Des startups au cœur de l’innovation

En continuant notre visite du salon des maires, nous sommes également partis à la rencontre de plusieurs startups aux projets innovants qui participent d’ores et déjà à la transformation numérique des collectivités et qui permettent d’apprécier pleinement les avancées en la matière. Pour vous, on a déniché les innovations de demain même si, il faut bien l’avouer, toutes n’ont pas encore fait leurs preuves.

Illustration de startups présentes lors d'un salon CC/Flickr ©Ecole polytechnique Université Paris-Saclay
Illustration de startups présentes lors d’un salon CC/Flickr ©Ecole polytechnique Université Paris-Saclay

Illiwap

Cette application permet aux mairies d’envoyer des messages géolocalisés sur un secteur allant de 300 mètres à 5 kilomètres. Ainsi, les collectivités peuvent communiquer en direct avec leurs administrés si ceux-ci se sont abonnés à la station de leur commune, ce qui est très pratique en cas d’incidents (circulation, feu, glissement de terrain, …) ou de risques majeurs (attentats, par exemple). Cette application permet également d’être tenu au courant du trafic routier et des informations citoyennes (manifestations, arrêté préfectoral, cantine, …). En téléchargeant gratuitement Illiwap, les touristes de passage dans une ville peuvent également se géolocaliser et avoir instantanément accès à certaines alertes pouvant leur être utiles. Par ailleurs, la mairie peut mettre l’application à disposition des associations ou des institutions.
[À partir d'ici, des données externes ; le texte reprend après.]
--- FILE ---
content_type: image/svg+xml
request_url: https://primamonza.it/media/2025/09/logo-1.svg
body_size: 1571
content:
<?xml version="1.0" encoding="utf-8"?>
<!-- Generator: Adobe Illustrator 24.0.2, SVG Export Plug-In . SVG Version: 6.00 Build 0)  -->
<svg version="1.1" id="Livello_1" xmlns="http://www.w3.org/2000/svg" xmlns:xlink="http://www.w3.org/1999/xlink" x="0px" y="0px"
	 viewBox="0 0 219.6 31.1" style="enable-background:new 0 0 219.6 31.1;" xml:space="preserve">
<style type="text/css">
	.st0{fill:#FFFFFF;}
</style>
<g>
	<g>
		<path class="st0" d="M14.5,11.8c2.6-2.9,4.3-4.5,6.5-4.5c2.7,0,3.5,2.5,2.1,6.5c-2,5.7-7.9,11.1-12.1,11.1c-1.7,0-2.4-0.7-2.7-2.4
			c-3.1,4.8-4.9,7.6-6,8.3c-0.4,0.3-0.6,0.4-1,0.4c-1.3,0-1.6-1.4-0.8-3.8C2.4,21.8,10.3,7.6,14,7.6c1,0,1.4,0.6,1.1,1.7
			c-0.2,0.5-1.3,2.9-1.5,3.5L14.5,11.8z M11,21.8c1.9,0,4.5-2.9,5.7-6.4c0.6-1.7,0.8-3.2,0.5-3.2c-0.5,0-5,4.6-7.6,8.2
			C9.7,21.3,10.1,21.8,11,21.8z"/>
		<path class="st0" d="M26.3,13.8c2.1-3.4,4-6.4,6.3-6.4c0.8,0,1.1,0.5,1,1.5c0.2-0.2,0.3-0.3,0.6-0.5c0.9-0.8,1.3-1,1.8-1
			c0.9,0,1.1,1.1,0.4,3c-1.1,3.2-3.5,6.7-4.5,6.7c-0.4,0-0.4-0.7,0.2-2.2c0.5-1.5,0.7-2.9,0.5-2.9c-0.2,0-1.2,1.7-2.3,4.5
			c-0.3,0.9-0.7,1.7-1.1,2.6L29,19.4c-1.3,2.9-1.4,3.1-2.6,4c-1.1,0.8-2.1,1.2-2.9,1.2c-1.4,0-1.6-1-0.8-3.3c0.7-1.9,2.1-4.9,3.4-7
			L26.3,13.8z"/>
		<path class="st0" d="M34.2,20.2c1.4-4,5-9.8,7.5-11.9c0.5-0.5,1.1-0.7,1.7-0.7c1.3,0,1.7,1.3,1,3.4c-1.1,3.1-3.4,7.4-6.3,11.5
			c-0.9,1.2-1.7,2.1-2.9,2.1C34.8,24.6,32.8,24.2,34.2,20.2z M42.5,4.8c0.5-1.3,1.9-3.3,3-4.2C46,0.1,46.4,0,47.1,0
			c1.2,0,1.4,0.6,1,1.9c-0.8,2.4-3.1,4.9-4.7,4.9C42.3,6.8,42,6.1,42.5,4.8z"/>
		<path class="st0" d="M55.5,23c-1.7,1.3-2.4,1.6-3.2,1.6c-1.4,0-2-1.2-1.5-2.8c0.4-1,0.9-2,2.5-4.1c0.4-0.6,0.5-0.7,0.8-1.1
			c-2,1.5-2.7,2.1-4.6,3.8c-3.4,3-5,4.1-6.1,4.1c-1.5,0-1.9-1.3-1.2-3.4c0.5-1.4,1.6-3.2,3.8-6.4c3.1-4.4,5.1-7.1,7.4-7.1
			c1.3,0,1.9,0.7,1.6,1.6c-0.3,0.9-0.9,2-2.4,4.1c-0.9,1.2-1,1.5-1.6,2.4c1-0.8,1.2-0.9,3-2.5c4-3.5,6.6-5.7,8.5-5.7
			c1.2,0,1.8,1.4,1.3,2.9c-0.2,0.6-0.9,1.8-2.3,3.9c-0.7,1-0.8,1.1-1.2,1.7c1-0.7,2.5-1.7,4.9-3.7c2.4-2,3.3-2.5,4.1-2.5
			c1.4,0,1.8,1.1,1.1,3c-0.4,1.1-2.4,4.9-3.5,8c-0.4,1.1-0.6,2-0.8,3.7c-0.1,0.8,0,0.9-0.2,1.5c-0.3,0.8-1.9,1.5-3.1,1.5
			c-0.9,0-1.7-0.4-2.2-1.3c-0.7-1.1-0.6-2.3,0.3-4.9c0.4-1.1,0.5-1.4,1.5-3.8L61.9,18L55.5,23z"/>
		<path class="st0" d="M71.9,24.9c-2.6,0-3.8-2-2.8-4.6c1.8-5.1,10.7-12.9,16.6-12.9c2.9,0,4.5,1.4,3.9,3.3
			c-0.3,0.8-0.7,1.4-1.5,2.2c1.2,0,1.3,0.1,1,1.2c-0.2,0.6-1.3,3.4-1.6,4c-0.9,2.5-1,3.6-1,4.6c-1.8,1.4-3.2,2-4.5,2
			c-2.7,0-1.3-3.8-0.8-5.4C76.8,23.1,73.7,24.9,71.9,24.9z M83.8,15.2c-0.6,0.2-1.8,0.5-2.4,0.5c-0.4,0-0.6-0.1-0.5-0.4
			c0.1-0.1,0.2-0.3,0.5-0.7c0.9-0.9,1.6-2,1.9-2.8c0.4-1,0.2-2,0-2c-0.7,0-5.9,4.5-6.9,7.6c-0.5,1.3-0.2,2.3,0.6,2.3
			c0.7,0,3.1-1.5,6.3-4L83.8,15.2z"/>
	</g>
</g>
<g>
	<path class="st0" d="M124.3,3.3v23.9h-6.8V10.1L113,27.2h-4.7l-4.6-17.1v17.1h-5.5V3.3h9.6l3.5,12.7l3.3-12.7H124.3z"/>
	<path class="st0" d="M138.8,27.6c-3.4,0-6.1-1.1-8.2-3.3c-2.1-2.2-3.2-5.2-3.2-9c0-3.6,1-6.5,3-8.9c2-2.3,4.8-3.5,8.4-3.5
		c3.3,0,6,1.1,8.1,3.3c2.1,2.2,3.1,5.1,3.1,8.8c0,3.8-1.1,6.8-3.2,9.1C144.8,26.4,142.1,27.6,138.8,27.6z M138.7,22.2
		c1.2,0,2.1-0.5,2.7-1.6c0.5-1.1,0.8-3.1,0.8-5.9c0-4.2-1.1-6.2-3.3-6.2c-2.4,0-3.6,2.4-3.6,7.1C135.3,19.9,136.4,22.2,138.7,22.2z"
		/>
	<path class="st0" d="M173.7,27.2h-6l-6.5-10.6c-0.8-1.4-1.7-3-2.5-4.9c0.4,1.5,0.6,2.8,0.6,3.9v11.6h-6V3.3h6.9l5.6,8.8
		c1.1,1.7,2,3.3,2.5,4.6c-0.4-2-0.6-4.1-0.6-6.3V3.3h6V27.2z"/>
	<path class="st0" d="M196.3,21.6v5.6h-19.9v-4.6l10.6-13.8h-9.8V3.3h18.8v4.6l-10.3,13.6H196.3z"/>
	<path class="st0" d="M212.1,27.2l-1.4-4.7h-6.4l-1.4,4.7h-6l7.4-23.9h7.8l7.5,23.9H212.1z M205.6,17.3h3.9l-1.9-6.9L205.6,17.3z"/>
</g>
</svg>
Les écoles, hôtels, associations sportives et culturelles, … peuvent alors communiquer avec leurs adhérents et leurs abonnés.

Illiwap en quelques chiffres : plus de 60 villes, principalement issues de la communauté urbaine de Saint-Étienne Métropole où se situe le siège de la startup, utilisent cette application qui a été téléchargée par plus de 1 000 personnes.

PayByPhone

Cette application permet aux automobilistes de payer leur stationnement sans passer par la case parcmètre. En rentrant leurs coordonnées bancaires dans l’application, ils peuvent désormais payer via leur smartphone. L’avantage, c’est qu’ils n’ont plus de besoin d’avoir de monnaie sur eux et qu’ils peuvent prolonger leur stationnement à distance. Pour les villes, cela permet une meilleure rotation des véhicules, ainsi qu’une augmentation des paiements et une réduction des frais de fonctionnement, de maintenance et de collecte des horodateurs.

PayByPhone en quelques chiffres : l’application est téléchargeable dans 160 villes en France, dont Paris, et a été adoptée par 1 million d’utilisateurs.

Urban & You

Cette application permet aux collectivités et autres professionnels de simuler en ligne la capacité foncière d’une parcelle en fonction des contraintes imposées par le PLU (Plan Local d’Urbanisme). Elle calcule automatiquement les surfaces optimales constructibles que ce soit sur une parcelle, une zone prédéfinie ou une collectivité. Cela permet de piloter plus facilement la planification urbaine des villes et d’aller plus vite puisque l’application traite en moins d’une journée ce qui met parfois jusqu’à plusieurs semaines. Un système qui encore plus avantageux en cas de modifications.

Urban & You en quelques chiffres : l’application est utilisée dans l’agglomération de Pau.